第1話

「だぁーかぁーらぁー! そんな話、嘘に決まってるって! あの残忍な吸血鬼と会って無事で帰れる奴なんかいる訳ないもん!」


 何度目かの始まりの話をし終えたところで少年たちの一人が声を荒げた。

 それは小さな集落の隅々まで響き渡るような大声だったが、咎めるような人物は一人としていない。彼が大騒ぎするのなんて今に始まったことではないからだ。

 大きな滝の裏にぽっかりと空いた薄暗い洞窟の中に作られた集落の中では皆が顔見知りであり、皆が家族なのだ。子どもたちは幼い頃からこの集落で育ち、娯楽と呼べるものがほとんどない状態で過ごしてきた。

 よって、“始まりの話” 然り、文明が発展していた頃に記された書物然り、もう覚えてしまうくらいには繰り返し読まれていた訳で。つまりは少年――ルマンの叫び声が集落に響くのもここの住人にとってはもう慣れっこなのであった。
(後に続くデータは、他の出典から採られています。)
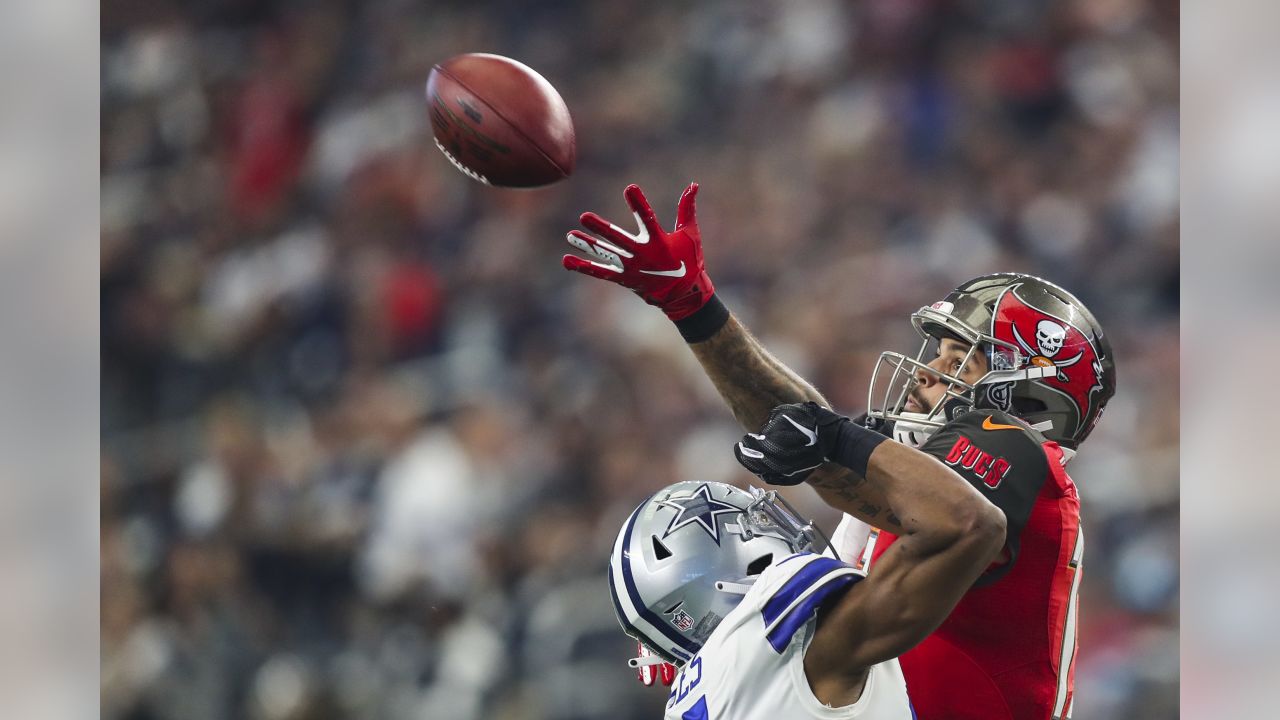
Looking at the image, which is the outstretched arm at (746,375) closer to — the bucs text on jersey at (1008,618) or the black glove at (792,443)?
the bucs text on jersey at (1008,618)

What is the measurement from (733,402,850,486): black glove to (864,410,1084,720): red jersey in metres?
0.40

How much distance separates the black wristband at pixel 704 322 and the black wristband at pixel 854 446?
0.75 meters

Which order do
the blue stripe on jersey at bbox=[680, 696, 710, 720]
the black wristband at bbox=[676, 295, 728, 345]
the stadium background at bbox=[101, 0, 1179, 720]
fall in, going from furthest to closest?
the stadium background at bbox=[101, 0, 1179, 720] < the black wristband at bbox=[676, 295, 728, 345] < the blue stripe on jersey at bbox=[680, 696, 710, 720]

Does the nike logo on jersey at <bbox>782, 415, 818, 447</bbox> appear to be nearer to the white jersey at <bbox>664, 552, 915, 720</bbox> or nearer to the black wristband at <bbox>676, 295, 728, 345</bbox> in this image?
the white jersey at <bbox>664, 552, 915, 720</bbox>

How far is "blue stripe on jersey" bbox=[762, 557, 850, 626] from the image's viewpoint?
1.55 meters

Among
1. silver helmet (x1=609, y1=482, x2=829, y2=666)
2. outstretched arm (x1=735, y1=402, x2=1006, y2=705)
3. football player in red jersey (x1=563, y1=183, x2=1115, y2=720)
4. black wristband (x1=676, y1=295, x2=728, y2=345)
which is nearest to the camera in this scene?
outstretched arm (x1=735, y1=402, x2=1006, y2=705)

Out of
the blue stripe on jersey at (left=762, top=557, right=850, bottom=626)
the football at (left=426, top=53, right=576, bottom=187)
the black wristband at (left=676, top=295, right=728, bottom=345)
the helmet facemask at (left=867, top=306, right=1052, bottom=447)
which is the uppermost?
the football at (left=426, top=53, right=576, bottom=187)

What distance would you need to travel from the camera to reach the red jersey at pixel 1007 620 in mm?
1889

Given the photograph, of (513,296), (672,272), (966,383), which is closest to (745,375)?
(672,272)

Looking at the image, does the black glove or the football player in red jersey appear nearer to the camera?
the black glove

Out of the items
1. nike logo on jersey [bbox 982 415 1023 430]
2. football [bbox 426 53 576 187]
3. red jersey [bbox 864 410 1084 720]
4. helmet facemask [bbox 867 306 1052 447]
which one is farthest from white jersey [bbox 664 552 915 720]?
football [bbox 426 53 576 187]

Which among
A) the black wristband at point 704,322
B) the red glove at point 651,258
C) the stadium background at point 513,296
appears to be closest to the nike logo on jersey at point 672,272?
the red glove at point 651,258

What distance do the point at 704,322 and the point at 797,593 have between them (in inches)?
33.2

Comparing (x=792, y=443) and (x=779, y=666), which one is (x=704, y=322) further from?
(x=779, y=666)
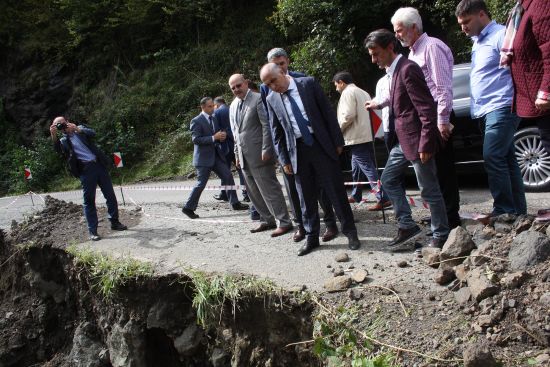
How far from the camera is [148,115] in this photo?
18.8 m

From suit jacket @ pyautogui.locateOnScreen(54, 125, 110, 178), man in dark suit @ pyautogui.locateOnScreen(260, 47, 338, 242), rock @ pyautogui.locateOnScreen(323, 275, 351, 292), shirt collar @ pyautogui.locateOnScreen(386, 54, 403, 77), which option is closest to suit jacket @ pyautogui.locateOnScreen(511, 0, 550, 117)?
shirt collar @ pyautogui.locateOnScreen(386, 54, 403, 77)

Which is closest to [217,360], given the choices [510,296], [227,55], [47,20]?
[510,296]

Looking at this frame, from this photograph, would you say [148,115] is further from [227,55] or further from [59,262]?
[59,262]

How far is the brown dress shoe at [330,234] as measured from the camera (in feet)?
17.1

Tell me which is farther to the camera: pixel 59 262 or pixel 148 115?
pixel 148 115

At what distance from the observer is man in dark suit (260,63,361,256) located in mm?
4812

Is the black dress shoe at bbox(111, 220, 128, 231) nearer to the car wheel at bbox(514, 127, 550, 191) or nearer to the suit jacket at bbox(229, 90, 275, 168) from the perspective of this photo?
the suit jacket at bbox(229, 90, 275, 168)

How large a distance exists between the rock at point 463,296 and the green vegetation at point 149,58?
10234mm

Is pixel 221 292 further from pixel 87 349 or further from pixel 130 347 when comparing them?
pixel 87 349

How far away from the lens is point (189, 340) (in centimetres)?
456

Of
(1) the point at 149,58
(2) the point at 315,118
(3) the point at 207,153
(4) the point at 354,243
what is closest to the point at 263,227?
(4) the point at 354,243

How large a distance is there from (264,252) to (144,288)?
1301 mm

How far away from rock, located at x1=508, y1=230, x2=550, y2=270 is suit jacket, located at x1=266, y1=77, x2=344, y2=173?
6.42 ft

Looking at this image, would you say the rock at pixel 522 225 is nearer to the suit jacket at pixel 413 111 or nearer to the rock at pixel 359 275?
the suit jacket at pixel 413 111
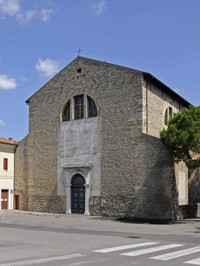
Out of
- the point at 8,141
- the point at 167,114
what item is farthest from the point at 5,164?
the point at 167,114

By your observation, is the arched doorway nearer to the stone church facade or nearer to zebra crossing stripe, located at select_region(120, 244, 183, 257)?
the stone church facade

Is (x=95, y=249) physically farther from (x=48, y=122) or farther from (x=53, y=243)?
(x=48, y=122)

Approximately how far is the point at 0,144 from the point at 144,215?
1388 centimetres

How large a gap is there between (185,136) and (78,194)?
10407 mm

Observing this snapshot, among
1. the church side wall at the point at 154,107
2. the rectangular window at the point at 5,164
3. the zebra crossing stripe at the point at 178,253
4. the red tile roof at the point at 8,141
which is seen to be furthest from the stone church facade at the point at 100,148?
the zebra crossing stripe at the point at 178,253

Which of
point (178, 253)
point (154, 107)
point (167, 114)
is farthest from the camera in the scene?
point (167, 114)

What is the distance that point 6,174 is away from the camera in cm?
3416

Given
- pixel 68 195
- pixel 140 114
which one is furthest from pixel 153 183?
pixel 68 195

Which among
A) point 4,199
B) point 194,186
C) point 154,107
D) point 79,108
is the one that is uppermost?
point 79,108

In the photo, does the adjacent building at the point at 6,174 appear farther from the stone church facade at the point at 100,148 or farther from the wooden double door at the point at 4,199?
the stone church facade at the point at 100,148

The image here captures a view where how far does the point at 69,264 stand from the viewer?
9344 millimetres

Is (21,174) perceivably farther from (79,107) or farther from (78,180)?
(79,107)

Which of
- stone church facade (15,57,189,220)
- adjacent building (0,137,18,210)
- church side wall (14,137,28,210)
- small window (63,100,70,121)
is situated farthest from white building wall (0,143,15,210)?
small window (63,100,70,121)

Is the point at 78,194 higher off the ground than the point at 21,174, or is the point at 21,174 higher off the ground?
the point at 21,174
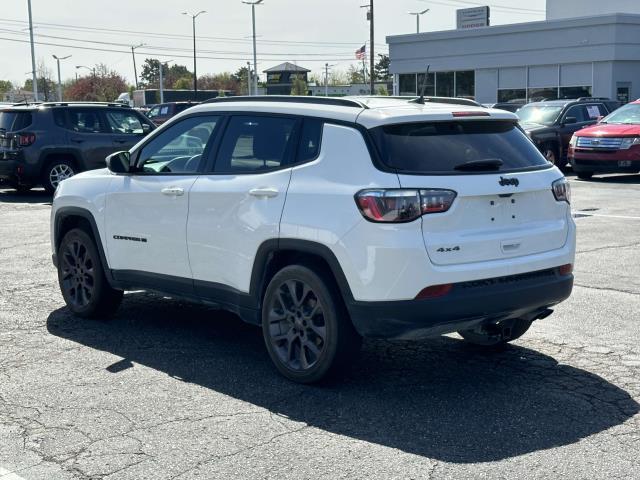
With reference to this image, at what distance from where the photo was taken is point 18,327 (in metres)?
7.45

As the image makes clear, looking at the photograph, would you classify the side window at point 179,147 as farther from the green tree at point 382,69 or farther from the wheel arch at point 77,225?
the green tree at point 382,69

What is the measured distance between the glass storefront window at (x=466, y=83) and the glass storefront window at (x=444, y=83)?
0.41m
「落ち着けって、ルマン。こんなのお伽話みたいなものだろ?」

「でも実際に、吸血鬼は外にいるじゃないか!」

「でもほら、700年以上も前の話なのよ…?」


 リュゼとピウスが窘めるものの、ルマンの空色の瞳は不服の意を唱え、頬はぷっくりと膨らんでいる。仮にここで二人がルマンの考えに同調すれば「思ってもないことを言うなーっ!」と、余計に怒られてしまうことは目に見えていた。

 焼いた餅のように膨らんだルマンの頬を人差し指でつんつんと突く少女が一人。少女のアーモンド形の瞳はまっすぐと彼の瞳を見据えるとにっこりと細まった。


「だからそれは、男性が教会に逃げ込むことが出来たからだって言っているでしょ? 吸血鬼は招かれなければ家の中に入ることも出来ないんだから」

「でも! 教会に駆け込むまでに絶対絶対追い付かれたはずだよ!」

「用水路。昔、その街で教会に行くまでには多くの用水路が通っていたみたいだよ」

「吸血鬼って流水が渡れないんだっけ?」


 ルマンの問いかけに頷いたウィリーはそれだけでは飽き足らず、なおも他の情報を得意げにつらつらと並べていく。吸血鬼の苦手なものを皮切りに、彼らの特徴だとか、昔の人間たちの街についてだとか、それこそ、この集落の長である彼女しか知らないような情報を。


 当時6歳だったウィリーの提案によって、吸血鬼の侵攻で100人にも満たなくなってしまった村人たちをまとめ上げ、吸血鬼が弱点とする流水――つまりは滝を利用し、その裏の洞窟へと居を構えるようになってから8年が経った。

 彼女は集落の長の座に就任してからというもの、その才能を惜しげなく使い吸血鬼の集落への侵入を一度として許していない。

 その瑠璃色の瞳はすべてを見通し、その小柄な身体には今までに読んだすべての本の知識・今までに体験したすべての事象の経験が刻まれている。彼女さえいればひょっとすると人類は今までの文明を取り戻せるのではないかと、そんな錯覚すら覚えた。


「さっすが私のウィリーね! 頼りにしてるわ!」


 ピウスがそう言ってウィリーに抱き着くや否や、遠くで発砲音が聞こえた。遠くとはいっても、集落の外の音は大滝の流水音でほぼ聞こえない。つまり――


「異常事態だ。ウィリー、ピウス、そこを動くな」


 ウィリーの兄であるフォルティの言葉に一同は息をのむ。ピウスはウィリーがいつでも逃げられるよう抱きしめた手を離し、リュゼ、ルマン、そしてフォルティの三人はそれぞれ自分の得物を手に取った。

 一体何が起きているのか。周りの音に、空気に、空間の振動に感覚を研ぎ澄ませ、銃声の聞こえた辺りをじっと見つめる。


 住民同士の喧嘩?

 ならば武器の使用は禁じてある。


 狩ってきた動物がまだ生きていた?

 集落に入る前に気付くはずだし、銃を使う必要もない。


 まさか、と脳裏を過った不安はどうやら的中していたようだ。

 それはよく見知った村人の一人だったけれど、彼を以前の自分たちの仲間だとは断言し難い。猛り狂う彼の耳は尖っていて、叫び声をあげて大きく開かれた口からは鋭い牙が覗いているのが分かる。身に纏うどす黒い瘴気はもう彼がこの世のものではないことを示していた。


「……吸血鬼だ」


 集落の長がぽつりと言う。

 小さな小さなその声は、しかし重くずっしりと子どもたちの心の底に沈んでいった。